The old trope that small businesses are the backbone of the United States economy is actually a complicated truth, says a new report from the U.S. Small Business Administration (USSBA).
Small businesses create over 66% of net new jobs and account for 44% of U.S. economic activity, according to the report from the USSBA. They make up a significant portion of the gross domestic product (GDP) and create the infrastructure for small local economies throughout the country. However, Economic Columnist Georgina Tzanetos argues that the USSBA's numbers should be taken in context. She tells AOL.com that studies find new businesses account for virtually all new job creation in the U.S., along with 20% of gross job creation – and by definition, new businesses are small. Additionally, the SBA found that only one-third of new businesses survive to see their tenth year. Given these data points, Tzanetos argues that as a result, small businesses end up being "job churners" and "layoff machines," contributing to the new job numbers but not the job growth numbers.
As for small businesses' impact on economic activity, The MIT Press found that nearly 75% of all small business owners don't want to grow their businesses and would rather keep them small. These business owners aren't looking to start multi-million dollar enterprises, Tzanetos says – they just want to be their own bosses, make their own hours, and create workplaces that cater to their lifestyles and needs.

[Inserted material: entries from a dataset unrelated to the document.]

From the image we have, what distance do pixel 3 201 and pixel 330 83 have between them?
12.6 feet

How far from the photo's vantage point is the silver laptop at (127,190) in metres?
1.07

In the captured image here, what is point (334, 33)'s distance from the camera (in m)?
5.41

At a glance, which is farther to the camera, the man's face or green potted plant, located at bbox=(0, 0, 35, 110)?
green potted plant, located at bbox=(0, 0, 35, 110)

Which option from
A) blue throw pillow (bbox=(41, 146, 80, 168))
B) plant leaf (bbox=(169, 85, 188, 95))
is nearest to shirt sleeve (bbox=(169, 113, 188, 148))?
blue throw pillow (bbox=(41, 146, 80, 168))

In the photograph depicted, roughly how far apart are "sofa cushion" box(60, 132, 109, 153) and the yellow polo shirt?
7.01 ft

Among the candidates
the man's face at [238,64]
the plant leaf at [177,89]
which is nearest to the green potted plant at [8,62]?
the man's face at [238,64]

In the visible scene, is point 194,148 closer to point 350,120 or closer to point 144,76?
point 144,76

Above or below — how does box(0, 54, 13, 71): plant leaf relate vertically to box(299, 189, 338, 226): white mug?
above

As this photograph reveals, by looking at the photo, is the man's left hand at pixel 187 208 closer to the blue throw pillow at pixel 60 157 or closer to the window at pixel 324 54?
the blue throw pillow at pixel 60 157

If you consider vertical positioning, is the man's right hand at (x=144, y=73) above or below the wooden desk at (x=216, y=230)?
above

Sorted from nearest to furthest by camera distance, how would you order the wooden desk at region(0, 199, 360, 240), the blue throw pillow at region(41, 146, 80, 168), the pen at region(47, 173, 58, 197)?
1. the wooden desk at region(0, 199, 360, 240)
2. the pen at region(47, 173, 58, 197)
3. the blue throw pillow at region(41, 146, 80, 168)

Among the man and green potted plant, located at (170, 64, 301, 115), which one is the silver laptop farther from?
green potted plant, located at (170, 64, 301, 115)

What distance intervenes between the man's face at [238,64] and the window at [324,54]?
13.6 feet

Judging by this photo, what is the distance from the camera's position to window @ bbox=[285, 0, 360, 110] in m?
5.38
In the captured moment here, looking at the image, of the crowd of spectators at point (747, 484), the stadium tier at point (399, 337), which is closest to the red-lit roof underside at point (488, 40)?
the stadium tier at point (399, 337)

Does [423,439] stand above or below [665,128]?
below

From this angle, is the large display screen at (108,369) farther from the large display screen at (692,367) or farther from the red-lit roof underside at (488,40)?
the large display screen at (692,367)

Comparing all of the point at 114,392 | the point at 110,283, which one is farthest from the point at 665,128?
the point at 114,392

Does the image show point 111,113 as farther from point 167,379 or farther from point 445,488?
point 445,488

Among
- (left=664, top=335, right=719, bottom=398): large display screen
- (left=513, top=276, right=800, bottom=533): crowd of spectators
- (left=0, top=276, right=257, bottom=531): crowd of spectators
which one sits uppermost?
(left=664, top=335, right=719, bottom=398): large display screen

Professions like dry cleaners, accountants, dentists, gas stations, restaurants, doctors, lawyers, plumbers, electricians, and others qualify as small businesses. Tzanetos says that these professions are truly America's backbone both economically and interpersonally. These professions all play a massive part in influencing the GDP. And beyond just their economic value, they provide necessary services in their local communities, both as vendors and consumers of others' small businesses.